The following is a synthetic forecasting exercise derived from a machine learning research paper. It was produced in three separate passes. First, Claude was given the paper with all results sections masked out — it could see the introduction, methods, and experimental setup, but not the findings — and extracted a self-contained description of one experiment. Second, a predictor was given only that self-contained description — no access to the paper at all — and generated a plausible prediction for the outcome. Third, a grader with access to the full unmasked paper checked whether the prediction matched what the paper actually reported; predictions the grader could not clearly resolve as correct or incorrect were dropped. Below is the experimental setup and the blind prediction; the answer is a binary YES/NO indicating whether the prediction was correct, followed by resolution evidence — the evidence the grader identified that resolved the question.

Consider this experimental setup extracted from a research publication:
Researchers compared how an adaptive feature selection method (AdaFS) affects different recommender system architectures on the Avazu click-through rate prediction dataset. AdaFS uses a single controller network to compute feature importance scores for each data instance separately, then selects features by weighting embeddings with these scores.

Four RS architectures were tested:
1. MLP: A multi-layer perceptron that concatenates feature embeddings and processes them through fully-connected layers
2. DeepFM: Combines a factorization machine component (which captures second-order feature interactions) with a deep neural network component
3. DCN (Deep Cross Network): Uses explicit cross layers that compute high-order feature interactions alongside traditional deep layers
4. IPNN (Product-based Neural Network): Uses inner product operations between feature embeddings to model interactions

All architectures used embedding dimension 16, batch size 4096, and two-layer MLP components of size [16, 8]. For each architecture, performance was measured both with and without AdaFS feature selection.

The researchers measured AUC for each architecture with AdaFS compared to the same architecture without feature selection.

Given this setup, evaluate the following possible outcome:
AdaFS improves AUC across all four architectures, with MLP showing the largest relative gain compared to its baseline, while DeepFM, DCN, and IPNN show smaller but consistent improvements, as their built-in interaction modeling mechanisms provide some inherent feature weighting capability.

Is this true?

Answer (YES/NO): NO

YOUR ASSIGNMENT
Repeat only the lines running from the line that contains "4. IPNN (Product-based" through the last line above, inclusive.

ANSWER SECTION
4. IPNN (Product-based Neural Network): Uses inner product operations between feature embeddings to model interactions

All architectures used embedding dimension 16, batch size 4096, and two-layer MLP components of size [16, 8]. For each architecture, performance was measured both with and without AdaFS feature selection.

The researchers measured AUC for each architecture with AdaFS compared to the same architecture without feature selection.

Given this setup, evaluate the following possible outcome:
AdaFS improves AUC across all four architectures, with MLP showing the largest relative gain compared to its baseline, while DeepFM, DCN, and IPNN show smaller but consistent improvements, as their built-in interaction modeling mechanisms provide some inherent feature weighting capability.

Is this true?

Answer (YES/NO): NO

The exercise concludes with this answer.